**Task prompt**
Change every "insect thorax" in the recorded data below to "insect body", keeping every other part of the lines the same. Leave the pictures out of your answer.

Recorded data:
%%

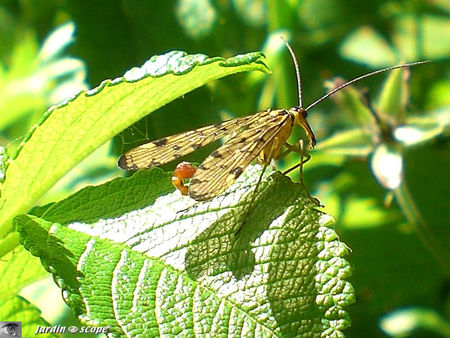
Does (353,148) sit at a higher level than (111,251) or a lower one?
higher

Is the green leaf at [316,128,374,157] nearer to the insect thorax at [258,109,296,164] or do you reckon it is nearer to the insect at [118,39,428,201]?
the insect at [118,39,428,201]

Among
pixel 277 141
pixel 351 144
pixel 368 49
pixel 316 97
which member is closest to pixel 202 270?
pixel 277 141

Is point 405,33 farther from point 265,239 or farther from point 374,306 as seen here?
point 265,239

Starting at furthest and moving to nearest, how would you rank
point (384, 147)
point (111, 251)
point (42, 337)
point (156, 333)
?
point (384, 147) < point (42, 337) < point (111, 251) < point (156, 333)

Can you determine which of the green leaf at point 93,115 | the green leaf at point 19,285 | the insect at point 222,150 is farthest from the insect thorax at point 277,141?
the green leaf at point 19,285

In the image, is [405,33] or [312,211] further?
[405,33]

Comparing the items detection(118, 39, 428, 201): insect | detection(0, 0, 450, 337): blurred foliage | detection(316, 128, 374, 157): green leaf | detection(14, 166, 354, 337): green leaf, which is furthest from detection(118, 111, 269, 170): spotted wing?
detection(316, 128, 374, 157): green leaf

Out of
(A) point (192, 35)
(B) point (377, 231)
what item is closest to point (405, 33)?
(B) point (377, 231)
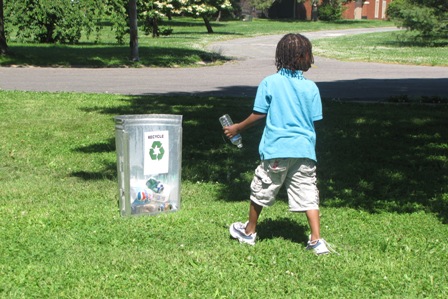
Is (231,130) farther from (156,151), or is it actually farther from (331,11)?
(331,11)

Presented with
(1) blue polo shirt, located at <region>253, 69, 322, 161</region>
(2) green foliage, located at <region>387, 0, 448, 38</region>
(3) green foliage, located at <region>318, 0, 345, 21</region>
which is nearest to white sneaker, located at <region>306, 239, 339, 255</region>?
(1) blue polo shirt, located at <region>253, 69, 322, 161</region>

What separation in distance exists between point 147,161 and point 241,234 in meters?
1.12

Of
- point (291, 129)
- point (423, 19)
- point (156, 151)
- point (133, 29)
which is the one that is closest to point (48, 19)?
point (133, 29)

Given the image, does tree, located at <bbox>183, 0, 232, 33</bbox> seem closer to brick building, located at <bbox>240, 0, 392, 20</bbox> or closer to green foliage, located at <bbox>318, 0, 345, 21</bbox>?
green foliage, located at <bbox>318, 0, 345, 21</bbox>

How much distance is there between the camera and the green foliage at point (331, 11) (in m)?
66.2

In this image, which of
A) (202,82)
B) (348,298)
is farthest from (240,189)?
(202,82)

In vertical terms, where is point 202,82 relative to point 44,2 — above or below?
below

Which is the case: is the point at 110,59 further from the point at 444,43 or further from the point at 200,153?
the point at 444,43

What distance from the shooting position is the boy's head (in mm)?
5344

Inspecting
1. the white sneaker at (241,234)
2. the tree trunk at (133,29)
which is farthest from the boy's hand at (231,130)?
the tree trunk at (133,29)

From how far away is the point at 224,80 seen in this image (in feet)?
61.3

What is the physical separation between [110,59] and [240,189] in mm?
16282

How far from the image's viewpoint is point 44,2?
23.4 m

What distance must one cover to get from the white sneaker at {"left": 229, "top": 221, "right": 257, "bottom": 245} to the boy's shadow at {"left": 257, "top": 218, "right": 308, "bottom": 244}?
9.4 inches
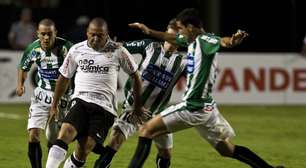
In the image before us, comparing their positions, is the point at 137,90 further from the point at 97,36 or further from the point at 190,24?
the point at 190,24

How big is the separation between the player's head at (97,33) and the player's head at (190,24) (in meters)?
0.85

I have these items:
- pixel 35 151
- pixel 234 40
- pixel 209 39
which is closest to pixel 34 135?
pixel 35 151

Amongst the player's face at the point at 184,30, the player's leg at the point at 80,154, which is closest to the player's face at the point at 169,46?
the player's face at the point at 184,30

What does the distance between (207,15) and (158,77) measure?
55.6 ft

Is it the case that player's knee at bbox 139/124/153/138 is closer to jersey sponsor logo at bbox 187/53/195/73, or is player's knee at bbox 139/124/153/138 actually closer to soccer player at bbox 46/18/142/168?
soccer player at bbox 46/18/142/168

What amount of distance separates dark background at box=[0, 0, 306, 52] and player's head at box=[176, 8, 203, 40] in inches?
654

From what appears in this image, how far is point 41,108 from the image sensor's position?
10.8 meters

%%

**Answer to the exercise**
Does (353,148) sit at a higher level than (111,251) or a lower one?
higher

Is the green leaf at [316,128,374,157] nearer to the insect body at [258,109,296,164] or do you reckon it is nearer to the insect at [118,39,428,201]?
the insect at [118,39,428,201]

Among
pixel 277 141
pixel 351 144
pixel 368 49
pixel 316 97
which member is closest to pixel 202 270?
pixel 277 141

Is point 405,33 farther from point 265,239 or farther from point 374,306 as seen here?
point 265,239

Starting at furthest and moving to nearest, how would you rank
point (384, 147)
point (111, 251)
point (42, 337)
point (156, 333)
?
point (384, 147) < point (42, 337) < point (111, 251) < point (156, 333)

Can you determine which of the green leaf at point 93,115 | the green leaf at point 19,285 | the insect at point 222,150 is farthest from the insect body at point 277,141?
the green leaf at point 19,285

In the image, is [405,33] or [312,211] further?
[405,33]

Comparing the items detection(118, 39, 428, 201): insect | detection(0, 0, 450, 337): blurred foliage | detection(316, 128, 374, 157): green leaf | detection(14, 166, 354, 337): green leaf, which is furthest from detection(118, 111, 269, 170): spotted wing?
detection(316, 128, 374, 157): green leaf

Out of
(A) point (192, 35)
(B) point (377, 231)
what item is closest to point (405, 33)?
(B) point (377, 231)
Is (231,130) farther from (156,151), or is it actually farther from (331,11)?
(331,11)

Presented with
(1) blue polo shirt, located at <region>253, 69, 322, 161</region>
(2) green foliage, located at <region>387, 0, 448, 38</region>
(3) green foliage, located at <region>318, 0, 345, 21</region>
which is nearest to white sneaker, located at <region>306, 239, 339, 255</region>?
(1) blue polo shirt, located at <region>253, 69, 322, 161</region>

What separation in distance exists between point 147,161 and point 241,234 in meters?
1.12

Of
- point (291, 129)
- point (423, 19)
- point (156, 151)
- point (133, 29)
which is the one that is closest to point (48, 19)?
point (133, 29)

Given the image, does tree, located at <bbox>183, 0, 232, 33</bbox> seem closer to brick building, located at <bbox>240, 0, 392, 20</bbox> or closer to green foliage, located at <bbox>318, 0, 345, 21</bbox>?
green foliage, located at <bbox>318, 0, 345, 21</bbox>

How much distance is there between the camera and the green foliage at point (331, 11) (in m)?
66.2

In this image, which of
A) (202,82)
B) (348,298)
is farthest from (240,189)?
(202,82)

In vertical terms, where is point 202,82 relative to point 44,2 — above or below?
below

Which is the case: is the point at 110,59 further from the point at 444,43 or further from the point at 200,153?
the point at 444,43

What distance from the shooting position is the boy's head (in mm)?
5344

Inspecting
1. the white sneaker at (241,234)
2. the tree trunk at (133,29)
which is farthest from the boy's hand at (231,130)?
the tree trunk at (133,29)

From how far away is the point at 224,80 seen in this image (in feet)?
61.3

What is the physical separation between [110,59] and [240,189] in mm?
16282

How far from the image's viewpoint is point 44,2?
23.4 m

What distance must one cover to get from the white sneaker at {"left": 229, "top": 221, "right": 257, "bottom": 245} to the boy's shadow at {"left": 257, "top": 218, "right": 308, "bottom": 244}?
9.4 inches
In the image before us, comparing their positions, is the point at 137,90 further from the point at 97,36 or further from the point at 190,24?
the point at 190,24

How big is the separation between the player's head at (97,33) and the player's head at (190,24) (in meters)?
0.85

I have these items:
- pixel 35 151
- pixel 234 40
- pixel 209 39
which is closest to pixel 34 135?
pixel 35 151

Amongst the player's face at the point at 184,30, the player's leg at the point at 80,154, which is closest to the player's face at the point at 169,46?
the player's face at the point at 184,30

What does the distance between (207,15) and (158,77) measure?
55.6 ft

Is it the case that player's knee at bbox 139/124/153/138 is closer to jersey sponsor logo at bbox 187/53/195/73, or is player's knee at bbox 139/124/153/138 actually closer to soccer player at bbox 46/18/142/168?
soccer player at bbox 46/18/142/168

What amount of distance separates dark background at box=[0, 0, 306, 52] and player's head at box=[176, 8, 203, 40] in inches?
654

From what appears in this image, how far is point 41,108 from the image sensor's position?
10.8 meters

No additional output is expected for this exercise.